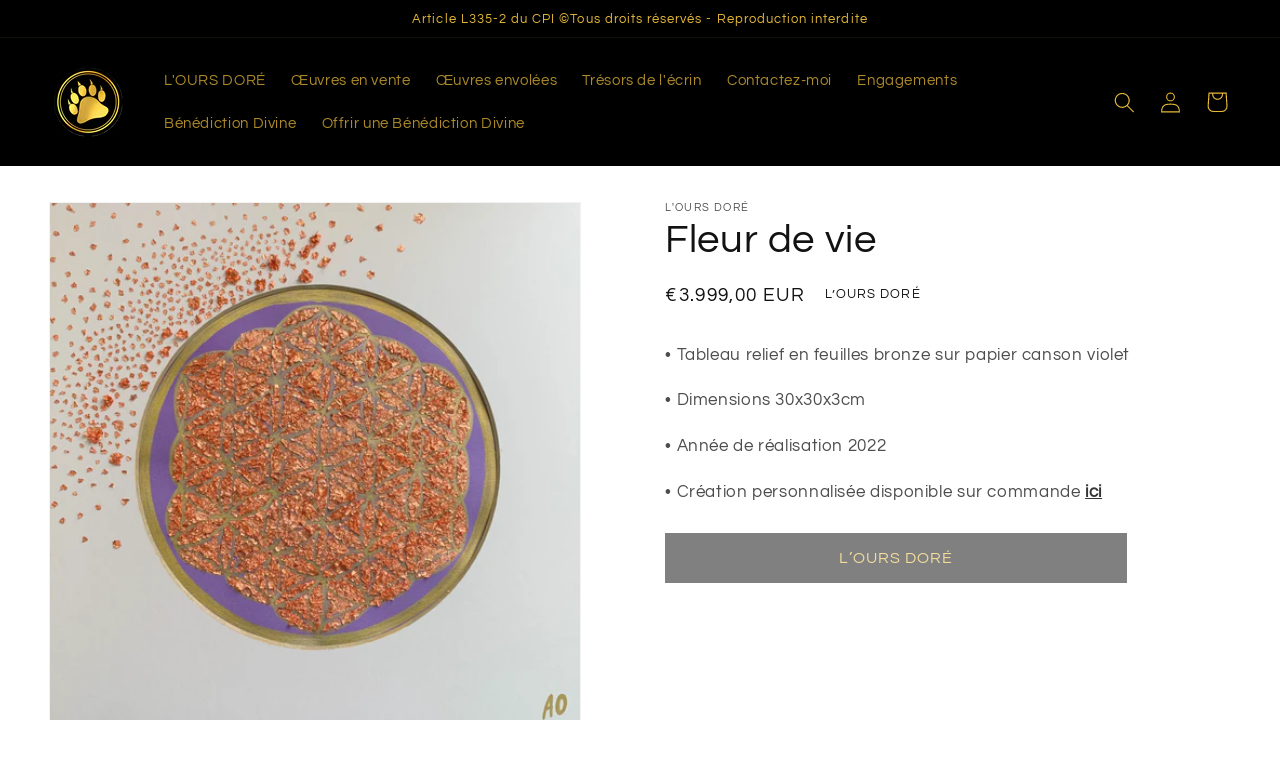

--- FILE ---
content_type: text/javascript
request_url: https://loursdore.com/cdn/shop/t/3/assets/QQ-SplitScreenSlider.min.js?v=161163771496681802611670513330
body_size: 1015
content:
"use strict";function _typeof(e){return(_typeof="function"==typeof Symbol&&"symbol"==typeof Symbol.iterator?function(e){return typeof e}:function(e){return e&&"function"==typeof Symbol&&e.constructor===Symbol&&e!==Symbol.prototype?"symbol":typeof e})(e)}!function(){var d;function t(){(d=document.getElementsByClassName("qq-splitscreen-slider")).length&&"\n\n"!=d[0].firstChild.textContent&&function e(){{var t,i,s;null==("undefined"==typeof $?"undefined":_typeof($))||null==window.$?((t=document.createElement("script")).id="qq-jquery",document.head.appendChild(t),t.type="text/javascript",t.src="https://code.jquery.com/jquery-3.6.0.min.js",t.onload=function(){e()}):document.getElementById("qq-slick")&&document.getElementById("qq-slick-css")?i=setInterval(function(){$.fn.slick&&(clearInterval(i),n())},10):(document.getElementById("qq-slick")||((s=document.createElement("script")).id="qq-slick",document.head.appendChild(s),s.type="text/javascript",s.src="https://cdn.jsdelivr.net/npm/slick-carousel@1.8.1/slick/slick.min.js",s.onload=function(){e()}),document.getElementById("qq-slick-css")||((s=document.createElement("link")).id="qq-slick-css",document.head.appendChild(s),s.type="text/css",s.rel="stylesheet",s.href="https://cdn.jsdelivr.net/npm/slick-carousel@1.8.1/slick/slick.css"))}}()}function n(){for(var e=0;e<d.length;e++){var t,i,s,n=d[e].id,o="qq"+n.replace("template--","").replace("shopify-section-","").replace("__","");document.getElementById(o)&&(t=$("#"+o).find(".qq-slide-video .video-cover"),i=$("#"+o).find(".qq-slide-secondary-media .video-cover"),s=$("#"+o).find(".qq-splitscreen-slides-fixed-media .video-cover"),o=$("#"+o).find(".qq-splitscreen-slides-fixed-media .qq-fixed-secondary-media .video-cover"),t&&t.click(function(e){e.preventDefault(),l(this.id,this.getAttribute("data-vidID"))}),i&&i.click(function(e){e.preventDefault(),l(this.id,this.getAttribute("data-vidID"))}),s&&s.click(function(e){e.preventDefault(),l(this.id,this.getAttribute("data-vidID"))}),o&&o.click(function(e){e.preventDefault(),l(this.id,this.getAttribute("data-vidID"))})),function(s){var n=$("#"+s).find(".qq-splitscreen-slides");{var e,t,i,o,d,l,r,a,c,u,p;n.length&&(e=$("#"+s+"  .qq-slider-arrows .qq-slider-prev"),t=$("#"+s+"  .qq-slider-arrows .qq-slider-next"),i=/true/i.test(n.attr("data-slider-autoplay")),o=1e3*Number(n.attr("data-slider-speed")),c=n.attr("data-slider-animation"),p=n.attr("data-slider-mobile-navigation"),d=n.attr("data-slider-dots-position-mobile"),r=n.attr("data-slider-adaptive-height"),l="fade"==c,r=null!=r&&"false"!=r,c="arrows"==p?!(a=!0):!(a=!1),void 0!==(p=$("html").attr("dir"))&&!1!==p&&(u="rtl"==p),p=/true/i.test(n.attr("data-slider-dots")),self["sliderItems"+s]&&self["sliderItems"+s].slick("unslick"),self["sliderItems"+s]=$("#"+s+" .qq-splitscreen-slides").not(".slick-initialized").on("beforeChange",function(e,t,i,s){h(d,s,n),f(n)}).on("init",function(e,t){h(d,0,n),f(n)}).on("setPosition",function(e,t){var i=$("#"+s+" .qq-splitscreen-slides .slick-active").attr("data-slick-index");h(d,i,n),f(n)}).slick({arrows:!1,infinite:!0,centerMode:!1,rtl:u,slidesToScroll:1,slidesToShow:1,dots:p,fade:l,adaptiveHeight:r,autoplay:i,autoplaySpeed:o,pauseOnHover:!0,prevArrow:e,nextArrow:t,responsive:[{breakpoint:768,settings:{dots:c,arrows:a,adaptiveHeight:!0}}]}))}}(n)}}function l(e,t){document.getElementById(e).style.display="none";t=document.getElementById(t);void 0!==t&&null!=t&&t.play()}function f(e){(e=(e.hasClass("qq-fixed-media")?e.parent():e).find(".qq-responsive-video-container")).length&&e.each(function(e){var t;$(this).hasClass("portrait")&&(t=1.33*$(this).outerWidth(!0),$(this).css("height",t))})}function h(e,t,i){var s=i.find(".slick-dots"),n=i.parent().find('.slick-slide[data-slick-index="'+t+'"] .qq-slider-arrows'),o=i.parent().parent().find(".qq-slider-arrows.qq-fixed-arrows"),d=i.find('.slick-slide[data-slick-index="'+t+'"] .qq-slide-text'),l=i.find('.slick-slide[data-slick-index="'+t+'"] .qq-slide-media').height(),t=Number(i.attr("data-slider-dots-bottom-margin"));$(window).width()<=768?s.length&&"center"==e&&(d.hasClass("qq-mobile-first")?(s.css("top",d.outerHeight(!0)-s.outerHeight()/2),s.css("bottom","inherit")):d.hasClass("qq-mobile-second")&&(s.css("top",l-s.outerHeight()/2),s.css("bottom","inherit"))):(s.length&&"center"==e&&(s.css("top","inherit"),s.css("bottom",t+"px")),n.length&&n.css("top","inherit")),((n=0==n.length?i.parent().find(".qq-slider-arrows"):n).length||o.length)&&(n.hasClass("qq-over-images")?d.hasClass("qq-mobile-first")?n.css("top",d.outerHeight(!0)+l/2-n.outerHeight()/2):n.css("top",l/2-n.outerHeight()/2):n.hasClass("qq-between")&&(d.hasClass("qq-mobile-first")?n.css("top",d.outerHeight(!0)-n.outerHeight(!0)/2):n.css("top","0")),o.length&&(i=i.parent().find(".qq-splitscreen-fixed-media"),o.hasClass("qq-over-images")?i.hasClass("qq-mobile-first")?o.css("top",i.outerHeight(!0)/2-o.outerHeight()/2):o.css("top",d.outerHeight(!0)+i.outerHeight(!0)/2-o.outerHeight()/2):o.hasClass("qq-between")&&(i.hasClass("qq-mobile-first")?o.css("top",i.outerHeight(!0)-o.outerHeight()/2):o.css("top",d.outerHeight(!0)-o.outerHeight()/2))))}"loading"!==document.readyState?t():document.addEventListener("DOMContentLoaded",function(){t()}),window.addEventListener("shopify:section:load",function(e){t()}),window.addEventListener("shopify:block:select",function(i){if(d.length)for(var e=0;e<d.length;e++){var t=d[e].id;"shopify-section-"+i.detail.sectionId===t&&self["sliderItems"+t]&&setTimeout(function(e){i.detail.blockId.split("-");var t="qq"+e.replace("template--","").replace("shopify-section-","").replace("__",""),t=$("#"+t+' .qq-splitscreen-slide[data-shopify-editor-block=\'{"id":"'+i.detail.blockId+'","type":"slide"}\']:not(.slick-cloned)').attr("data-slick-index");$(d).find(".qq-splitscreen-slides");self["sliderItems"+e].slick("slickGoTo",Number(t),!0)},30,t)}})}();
# # # #
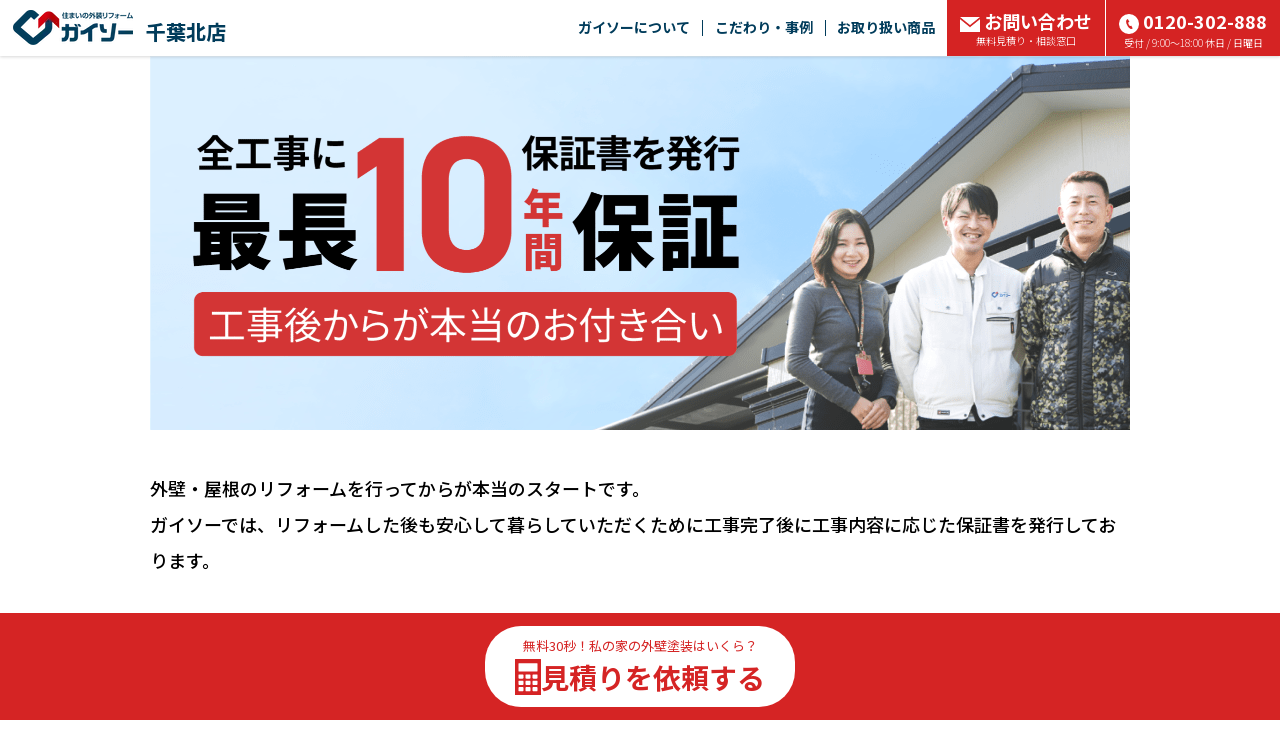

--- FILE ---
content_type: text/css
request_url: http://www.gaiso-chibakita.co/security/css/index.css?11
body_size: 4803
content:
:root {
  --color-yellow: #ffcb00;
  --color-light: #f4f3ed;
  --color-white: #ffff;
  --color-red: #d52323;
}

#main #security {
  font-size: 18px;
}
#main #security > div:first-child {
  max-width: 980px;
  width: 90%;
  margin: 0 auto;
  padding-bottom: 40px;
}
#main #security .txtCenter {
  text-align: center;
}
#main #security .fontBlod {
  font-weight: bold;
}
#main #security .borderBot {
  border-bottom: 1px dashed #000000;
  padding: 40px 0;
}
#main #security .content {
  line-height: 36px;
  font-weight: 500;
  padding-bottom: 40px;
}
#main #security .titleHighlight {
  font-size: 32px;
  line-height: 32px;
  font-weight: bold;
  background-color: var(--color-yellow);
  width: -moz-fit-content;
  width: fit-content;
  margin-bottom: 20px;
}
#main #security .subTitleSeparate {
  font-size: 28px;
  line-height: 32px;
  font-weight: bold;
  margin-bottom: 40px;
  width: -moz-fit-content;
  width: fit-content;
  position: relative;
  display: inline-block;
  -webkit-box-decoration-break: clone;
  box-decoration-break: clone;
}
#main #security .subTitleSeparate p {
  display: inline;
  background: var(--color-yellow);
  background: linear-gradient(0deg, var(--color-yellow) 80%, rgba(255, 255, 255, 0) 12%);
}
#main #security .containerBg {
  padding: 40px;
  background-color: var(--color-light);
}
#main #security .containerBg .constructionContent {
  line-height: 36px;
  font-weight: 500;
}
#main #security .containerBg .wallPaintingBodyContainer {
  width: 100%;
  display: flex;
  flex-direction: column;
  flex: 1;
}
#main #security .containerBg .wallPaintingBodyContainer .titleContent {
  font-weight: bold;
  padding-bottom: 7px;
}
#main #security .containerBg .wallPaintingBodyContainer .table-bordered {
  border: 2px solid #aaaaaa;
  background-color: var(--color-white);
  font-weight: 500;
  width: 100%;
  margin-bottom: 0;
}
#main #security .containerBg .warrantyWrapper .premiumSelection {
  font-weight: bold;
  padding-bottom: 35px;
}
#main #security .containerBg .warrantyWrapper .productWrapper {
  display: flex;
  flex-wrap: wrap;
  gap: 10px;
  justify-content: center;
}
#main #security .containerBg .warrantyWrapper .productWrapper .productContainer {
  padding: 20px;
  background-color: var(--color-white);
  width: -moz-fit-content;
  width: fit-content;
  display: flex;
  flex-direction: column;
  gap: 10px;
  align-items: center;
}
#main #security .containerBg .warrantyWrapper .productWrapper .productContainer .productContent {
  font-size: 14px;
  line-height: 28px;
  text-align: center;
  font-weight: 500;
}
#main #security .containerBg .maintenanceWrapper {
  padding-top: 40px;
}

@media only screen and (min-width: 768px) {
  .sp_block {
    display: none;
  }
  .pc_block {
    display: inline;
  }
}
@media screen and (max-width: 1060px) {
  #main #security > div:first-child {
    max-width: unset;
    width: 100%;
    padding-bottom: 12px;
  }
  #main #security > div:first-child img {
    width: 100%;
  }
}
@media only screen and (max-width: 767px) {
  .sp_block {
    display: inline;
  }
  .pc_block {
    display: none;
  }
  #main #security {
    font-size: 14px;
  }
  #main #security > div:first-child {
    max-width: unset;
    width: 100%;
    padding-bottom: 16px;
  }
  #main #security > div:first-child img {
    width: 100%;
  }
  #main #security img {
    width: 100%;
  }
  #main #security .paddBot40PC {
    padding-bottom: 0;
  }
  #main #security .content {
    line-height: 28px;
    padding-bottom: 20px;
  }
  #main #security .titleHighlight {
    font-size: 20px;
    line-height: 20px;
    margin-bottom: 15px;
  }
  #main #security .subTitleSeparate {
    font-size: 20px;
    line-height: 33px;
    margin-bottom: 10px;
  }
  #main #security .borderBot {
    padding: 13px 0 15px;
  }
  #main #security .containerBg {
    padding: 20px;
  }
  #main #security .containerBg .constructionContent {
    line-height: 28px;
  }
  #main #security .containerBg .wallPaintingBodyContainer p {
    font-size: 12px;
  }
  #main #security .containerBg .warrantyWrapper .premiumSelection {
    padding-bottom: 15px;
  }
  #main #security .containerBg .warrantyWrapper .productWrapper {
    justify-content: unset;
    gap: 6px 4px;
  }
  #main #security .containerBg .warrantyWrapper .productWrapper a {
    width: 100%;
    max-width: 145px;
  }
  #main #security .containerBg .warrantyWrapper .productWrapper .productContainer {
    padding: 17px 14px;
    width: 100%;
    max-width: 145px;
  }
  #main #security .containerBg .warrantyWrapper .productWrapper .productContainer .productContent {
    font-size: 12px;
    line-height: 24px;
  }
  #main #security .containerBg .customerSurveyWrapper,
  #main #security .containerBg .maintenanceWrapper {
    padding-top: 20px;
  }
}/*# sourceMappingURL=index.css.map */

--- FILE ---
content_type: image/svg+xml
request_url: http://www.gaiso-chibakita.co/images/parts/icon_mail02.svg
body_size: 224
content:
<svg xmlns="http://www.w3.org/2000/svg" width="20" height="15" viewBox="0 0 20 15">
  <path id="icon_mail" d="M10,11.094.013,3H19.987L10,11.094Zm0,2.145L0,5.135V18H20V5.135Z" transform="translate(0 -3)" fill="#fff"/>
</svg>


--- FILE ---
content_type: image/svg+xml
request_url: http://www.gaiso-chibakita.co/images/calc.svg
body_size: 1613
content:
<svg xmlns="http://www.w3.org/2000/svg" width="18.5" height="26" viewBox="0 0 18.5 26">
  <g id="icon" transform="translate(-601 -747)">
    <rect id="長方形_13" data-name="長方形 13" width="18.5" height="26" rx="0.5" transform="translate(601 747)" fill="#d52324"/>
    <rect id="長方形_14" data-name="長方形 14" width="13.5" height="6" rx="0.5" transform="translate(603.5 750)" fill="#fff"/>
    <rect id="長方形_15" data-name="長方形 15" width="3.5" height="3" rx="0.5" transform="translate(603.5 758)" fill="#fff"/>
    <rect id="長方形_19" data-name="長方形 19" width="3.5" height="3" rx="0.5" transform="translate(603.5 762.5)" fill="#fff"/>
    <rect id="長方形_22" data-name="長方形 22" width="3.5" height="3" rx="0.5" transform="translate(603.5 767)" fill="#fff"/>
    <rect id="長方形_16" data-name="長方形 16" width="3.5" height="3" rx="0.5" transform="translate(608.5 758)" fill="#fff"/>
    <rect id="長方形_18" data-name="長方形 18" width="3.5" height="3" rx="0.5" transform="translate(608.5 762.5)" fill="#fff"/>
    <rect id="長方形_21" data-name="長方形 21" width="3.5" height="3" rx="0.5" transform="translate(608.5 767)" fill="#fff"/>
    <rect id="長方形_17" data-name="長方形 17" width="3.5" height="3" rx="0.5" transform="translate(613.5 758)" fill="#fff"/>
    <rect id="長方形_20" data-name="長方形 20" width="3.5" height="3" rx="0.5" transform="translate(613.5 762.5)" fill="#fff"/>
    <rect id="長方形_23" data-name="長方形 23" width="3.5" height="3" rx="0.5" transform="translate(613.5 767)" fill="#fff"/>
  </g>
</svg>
# # # #
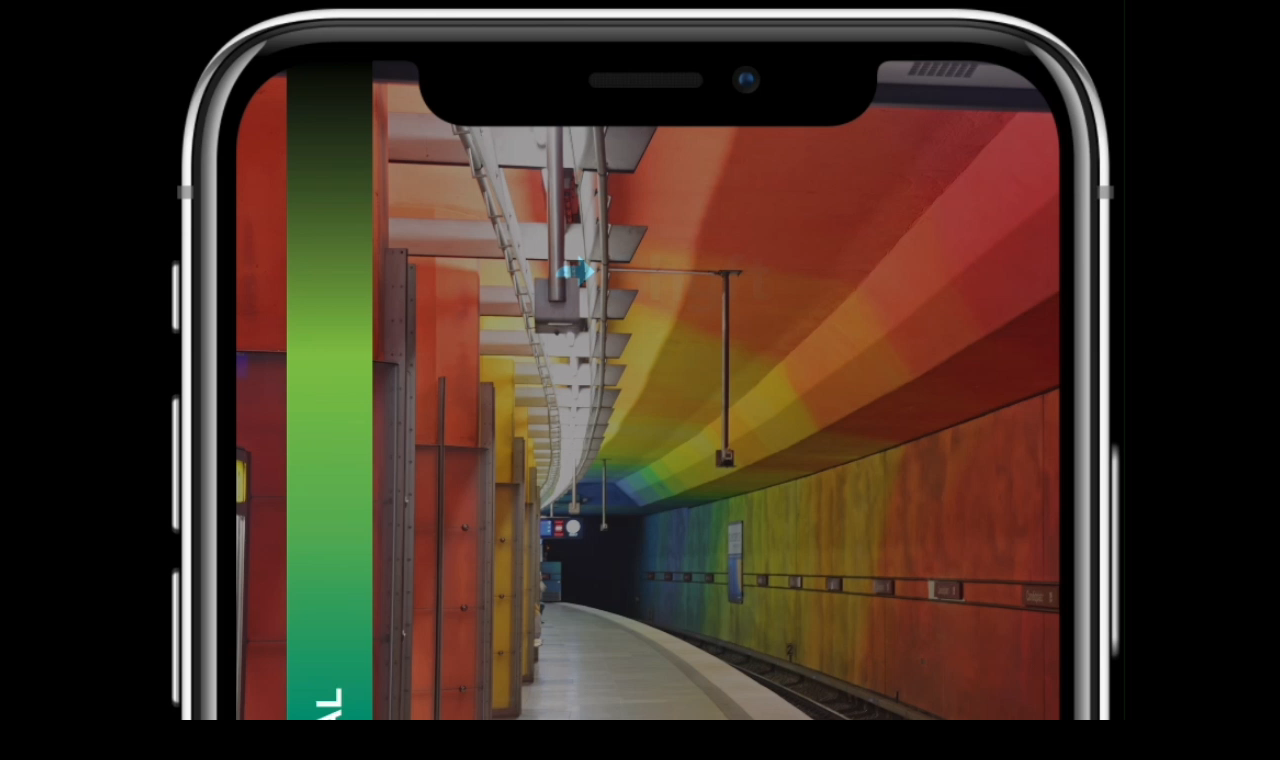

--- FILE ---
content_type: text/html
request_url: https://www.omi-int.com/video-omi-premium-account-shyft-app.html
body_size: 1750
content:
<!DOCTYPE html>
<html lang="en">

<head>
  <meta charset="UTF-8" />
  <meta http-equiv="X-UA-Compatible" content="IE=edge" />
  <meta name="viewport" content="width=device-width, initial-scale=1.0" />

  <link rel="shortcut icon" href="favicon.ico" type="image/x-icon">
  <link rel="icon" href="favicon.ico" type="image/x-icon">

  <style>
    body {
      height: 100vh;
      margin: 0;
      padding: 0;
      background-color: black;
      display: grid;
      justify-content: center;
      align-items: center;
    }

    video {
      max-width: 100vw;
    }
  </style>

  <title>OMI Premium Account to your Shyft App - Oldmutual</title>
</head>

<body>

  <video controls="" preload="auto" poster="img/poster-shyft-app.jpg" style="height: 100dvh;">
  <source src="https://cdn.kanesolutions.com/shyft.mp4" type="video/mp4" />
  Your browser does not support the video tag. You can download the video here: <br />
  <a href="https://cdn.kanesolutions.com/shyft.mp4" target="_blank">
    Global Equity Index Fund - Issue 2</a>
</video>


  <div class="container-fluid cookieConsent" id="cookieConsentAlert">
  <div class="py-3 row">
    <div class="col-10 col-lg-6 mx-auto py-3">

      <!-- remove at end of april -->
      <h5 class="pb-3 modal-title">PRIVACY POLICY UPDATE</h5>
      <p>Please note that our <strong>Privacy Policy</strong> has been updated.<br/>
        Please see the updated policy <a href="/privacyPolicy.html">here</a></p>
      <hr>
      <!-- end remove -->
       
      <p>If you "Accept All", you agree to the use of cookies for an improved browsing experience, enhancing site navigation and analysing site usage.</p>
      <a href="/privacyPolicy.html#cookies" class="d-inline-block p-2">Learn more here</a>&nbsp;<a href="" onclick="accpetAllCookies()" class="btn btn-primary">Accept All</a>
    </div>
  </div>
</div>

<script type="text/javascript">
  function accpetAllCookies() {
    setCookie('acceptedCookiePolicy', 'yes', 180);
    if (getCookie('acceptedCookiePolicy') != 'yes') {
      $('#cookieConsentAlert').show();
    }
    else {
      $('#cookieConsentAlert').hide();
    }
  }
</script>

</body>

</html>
# # # #
* Required work:
Copy every line from the entries that contains the word "viewBox".

* Exercise response:
<svg xmlns="http://www.w3.org/2000/svg" width="20" height="15" viewBox="0 0 20 15">
<svg xmlns="http://www.w3.org/2000/svg" width="18.5" height="26" viewBox="0 0 18.5 26">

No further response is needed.